New York City-based startup Prose has developed an AI system that generates personalized shampoo formulas for customers based on data about their hair, lifestyle, and environment. The system uses 85 different data points, such as if a customer is vegan, lives in an area with a lot of air pollution, or has dry hair, to determine which combination of 76 different potential ingredients would best suit a customer. Prose has already designed 1,000 different shampoo formulas for customers and can continuously refine its system the more people use it.
Researchers at Johns Hopkins University have developed a test that can detect signs of eight common cancers with just a blood sample, that could cost as little as $500, which is substantially less expensive than other kinds of more invasive cancer screenings. The test searches for the presence of eight cancer proteins and 16 cancer-related mutations that can appear in a patient’s blood before they ever display symptoms, and then uses a machine learning algorithm to determine the location of a tumor based on these signs. In a trial, the test could detect ovarian cancer with 98 percent accuracy and determine the location of a tumor 83 percent of the time.

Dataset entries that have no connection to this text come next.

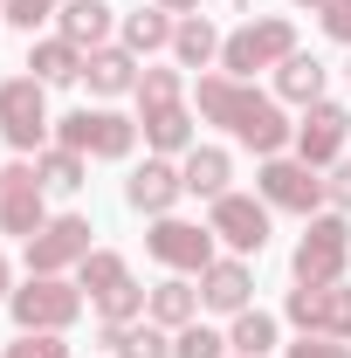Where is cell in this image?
I'll use <instances>...</instances> for the list:
<instances>
[{
	"mask_svg": "<svg viewBox=\"0 0 351 358\" xmlns=\"http://www.w3.org/2000/svg\"><path fill=\"white\" fill-rule=\"evenodd\" d=\"M193 110H200L207 124H220L234 145H248L255 159H275V152L296 145L289 103H282L275 90H255V83H241V76H220V69L193 76Z\"/></svg>",
	"mask_w": 351,
	"mask_h": 358,
	"instance_id": "1",
	"label": "cell"
},
{
	"mask_svg": "<svg viewBox=\"0 0 351 358\" xmlns=\"http://www.w3.org/2000/svg\"><path fill=\"white\" fill-rule=\"evenodd\" d=\"M351 268V214H310L303 221V241L289 255V282L296 289H324V282H345Z\"/></svg>",
	"mask_w": 351,
	"mask_h": 358,
	"instance_id": "2",
	"label": "cell"
},
{
	"mask_svg": "<svg viewBox=\"0 0 351 358\" xmlns=\"http://www.w3.org/2000/svg\"><path fill=\"white\" fill-rule=\"evenodd\" d=\"M282 55H296V21H289V14H248V21L220 42V76L255 83V69H275Z\"/></svg>",
	"mask_w": 351,
	"mask_h": 358,
	"instance_id": "3",
	"label": "cell"
},
{
	"mask_svg": "<svg viewBox=\"0 0 351 358\" xmlns=\"http://www.w3.org/2000/svg\"><path fill=\"white\" fill-rule=\"evenodd\" d=\"M83 289H76V275H28V282H14V296H7V317H14V331H62L69 338V324L83 317Z\"/></svg>",
	"mask_w": 351,
	"mask_h": 358,
	"instance_id": "4",
	"label": "cell"
},
{
	"mask_svg": "<svg viewBox=\"0 0 351 358\" xmlns=\"http://www.w3.org/2000/svg\"><path fill=\"white\" fill-rule=\"evenodd\" d=\"M55 145H69V152H83V159L117 166V159H131V152H138V117L110 110V103H96V110L83 103V110L55 117Z\"/></svg>",
	"mask_w": 351,
	"mask_h": 358,
	"instance_id": "5",
	"label": "cell"
},
{
	"mask_svg": "<svg viewBox=\"0 0 351 358\" xmlns=\"http://www.w3.org/2000/svg\"><path fill=\"white\" fill-rule=\"evenodd\" d=\"M0 138L14 145V159L48 152V138H55V117H48V83H35V76H7V83H0Z\"/></svg>",
	"mask_w": 351,
	"mask_h": 358,
	"instance_id": "6",
	"label": "cell"
},
{
	"mask_svg": "<svg viewBox=\"0 0 351 358\" xmlns=\"http://www.w3.org/2000/svg\"><path fill=\"white\" fill-rule=\"evenodd\" d=\"M145 255L166 268V275H207L220 262L214 255V227L207 221H179V214H159L145 227Z\"/></svg>",
	"mask_w": 351,
	"mask_h": 358,
	"instance_id": "7",
	"label": "cell"
},
{
	"mask_svg": "<svg viewBox=\"0 0 351 358\" xmlns=\"http://www.w3.org/2000/svg\"><path fill=\"white\" fill-rule=\"evenodd\" d=\"M207 227L227 255H262L275 234V207L262 193H220V200H207Z\"/></svg>",
	"mask_w": 351,
	"mask_h": 358,
	"instance_id": "8",
	"label": "cell"
},
{
	"mask_svg": "<svg viewBox=\"0 0 351 358\" xmlns=\"http://www.w3.org/2000/svg\"><path fill=\"white\" fill-rule=\"evenodd\" d=\"M96 227L83 221V214H48L42 221V234H28L21 241V262H28V275H76V262H83Z\"/></svg>",
	"mask_w": 351,
	"mask_h": 358,
	"instance_id": "9",
	"label": "cell"
},
{
	"mask_svg": "<svg viewBox=\"0 0 351 358\" xmlns=\"http://www.w3.org/2000/svg\"><path fill=\"white\" fill-rule=\"evenodd\" d=\"M255 193H262L275 214H324V179H317V166H303L296 152H275V159H262V173H255Z\"/></svg>",
	"mask_w": 351,
	"mask_h": 358,
	"instance_id": "10",
	"label": "cell"
},
{
	"mask_svg": "<svg viewBox=\"0 0 351 358\" xmlns=\"http://www.w3.org/2000/svg\"><path fill=\"white\" fill-rule=\"evenodd\" d=\"M42 221H48V186L35 173V159L0 166V234L28 241V234H42Z\"/></svg>",
	"mask_w": 351,
	"mask_h": 358,
	"instance_id": "11",
	"label": "cell"
},
{
	"mask_svg": "<svg viewBox=\"0 0 351 358\" xmlns=\"http://www.w3.org/2000/svg\"><path fill=\"white\" fill-rule=\"evenodd\" d=\"M345 145H351V110L324 96V103H310L303 117H296V145H289V152H296L303 166H317V173H331V166L345 159Z\"/></svg>",
	"mask_w": 351,
	"mask_h": 358,
	"instance_id": "12",
	"label": "cell"
},
{
	"mask_svg": "<svg viewBox=\"0 0 351 358\" xmlns=\"http://www.w3.org/2000/svg\"><path fill=\"white\" fill-rule=\"evenodd\" d=\"M282 317L303 338H345L351 345V282H324V289H289Z\"/></svg>",
	"mask_w": 351,
	"mask_h": 358,
	"instance_id": "13",
	"label": "cell"
},
{
	"mask_svg": "<svg viewBox=\"0 0 351 358\" xmlns=\"http://www.w3.org/2000/svg\"><path fill=\"white\" fill-rule=\"evenodd\" d=\"M179 200H186V173H179V159L145 152V166H131V179H124V207L145 214V221H159V214H179Z\"/></svg>",
	"mask_w": 351,
	"mask_h": 358,
	"instance_id": "14",
	"label": "cell"
},
{
	"mask_svg": "<svg viewBox=\"0 0 351 358\" xmlns=\"http://www.w3.org/2000/svg\"><path fill=\"white\" fill-rule=\"evenodd\" d=\"M138 76H145V62H138L124 42H103V48H89V62H83V83L96 103H117V96H138Z\"/></svg>",
	"mask_w": 351,
	"mask_h": 358,
	"instance_id": "15",
	"label": "cell"
},
{
	"mask_svg": "<svg viewBox=\"0 0 351 358\" xmlns=\"http://www.w3.org/2000/svg\"><path fill=\"white\" fill-rule=\"evenodd\" d=\"M255 303V268H248V255H220L207 275H200V310L214 317H234Z\"/></svg>",
	"mask_w": 351,
	"mask_h": 358,
	"instance_id": "16",
	"label": "cell"
},
{
	"mask_svg": "<svg viewBox=\"0 0 351 358\" xmlns=\"http://www.w3.org/2000/svg\"><path fill=\"white\" fill-rule=\"evenodd\" d=\"M117 21H124V14H117L110 0H62V14H55V35H69V42L89 55V48L117 42Z\"/></svg>",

Italian oil company Eni has developed a supercomputer called HPC4 to identify underground oil and gas reserves with a peak performance of 18.6 petaflops, making it the most powerful commercially-owned supercomputer and one of the top 10 most powerful supercomputers in the world. HPC4 will analyze data from prospecting drones to help pinpoint the location of new oil and gas deposits, which can help Eni avoid spending large amounts of money to drill for oil in the wrong place. HPC4 will also analyze data from sensors that monitor staff in dangerous work environments.
NASA researchers have successfully demonstrated a navigation system designed for spacecrafts that can automatically identify its position by calculating its distance from different pulsars, which are ultra dense stars that emit regular pulses of radiation. Spacecrafts normally rely on a global network of radio antennas to navigate in space, but this system is less accurate the farther away a spacecraft is from Earth. The researchers developed an algorithm that can automatically determine an object’s absolute location by analyzing changes in emissions from pulsars, similar to how a GPS system triangulates its position based on its proximity to different satellites. Because this calculation happens locally and does not depend on feedback from Earth to function, this system could allow spacecraft to navigate more efficiently and effectively in deep space.
The Intelligence Advanced Research Projects Activity (IARPA), which is overseen by the U.S. Office of the Director of National Intelligence, has launched a research initiative called Deep Intermodal Video Activity (DIVA) to develop a machine learning system that can automatically monitor multiple video feeds, such as security cameras and body cameras, and warn authorities about signs of potential terrorist attacks. IARPA’s goal is to have this system supplement human monitoring of areas around government buildings and densely populated public areas and prompt interventions to stop attacks before they happen. DIVA will first focus on developing software that can identify general activities, such as a person holding an object, and then focus on more complex activities that could signal an impending attack, such as a person carrying a gun or dropping off an object in a public location.